In 2022, Egypt’s President Abdel Fattah El Sisi ratified amendments to the Contractors Compensation Act, which allows builders who incurred losses on state projects due to macroeconomic headwinds to receive compensation from the government.
Although industry insiders have spoken favorably of the bill that is expected to help draw in some much-needed liquidity into the sector, it’s still unclear whether the bill will be a panacea for contractors struggling to keep up with rising costs.
By the end of December 2022, the cabinet assigned the Ministry of Housing to study the items of the urgent memorandum submitted by the Federation of Construction and Building Contractors, in which it calls for providing support and assistance to the sector companies after their business was affected by the high costs of building materials as a result of the liberalization of the exchange rate.

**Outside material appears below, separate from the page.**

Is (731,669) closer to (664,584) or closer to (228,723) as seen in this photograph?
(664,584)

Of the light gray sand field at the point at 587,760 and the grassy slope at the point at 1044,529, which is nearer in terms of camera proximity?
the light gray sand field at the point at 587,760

Builders asked for extending project implementation periods, as well as disbursing dues of some companies to enhance their financial solvency.
The memorandum included four main demands, the most important of which is granting an additional period of four months to contracting companies to adhere to the implementation timetable, so that they can avoid the consequences of the recent flotation decision. The federation also called for an urgent payment to be made from the contractors’ dues with the outsourcing authorities. However, most of the parties did not respond to this demand due to the lack of sufficient liquidity.
The memorandum also requested the Ministry of Housing to activate the preference law for local products, to reduce dependence on imported counterparts.
This is considered a multi-pronged crisis. Mohamed Sami Saad, Head of the Federation of Construction and Building Contractors, points out that the high cost of raw materials, previous import restrictions, EGP devaluation, and limited financing options have hammered the industry in recent months.
Some EGP 40 bn in Compensation
Saad says that given that the current headwinds are larger than those faced back in 2017, when the government first introduced the act, which ultimately disbursed some EGP 20 bn in compensation, the upcoming round of compensation is expected to be double that figure.
The bigger volume of government-led infrastructure projects in recent years, and their larger price tags, is one of the main factors that is expected to drive up how much compensation will be dished out this time around.
In this regard, the committee, affiliated to the Ministry of Housing, processing compensation claims needs to calculate compensation based on real average market prices of building materials.
Daker Abdellah, a federation board member, explains that the committee will conduct the calculations, ignoring the prices cited in statistics agency CAPMAS’ monthly bulletin, which tends to underestimate these materials’ prices.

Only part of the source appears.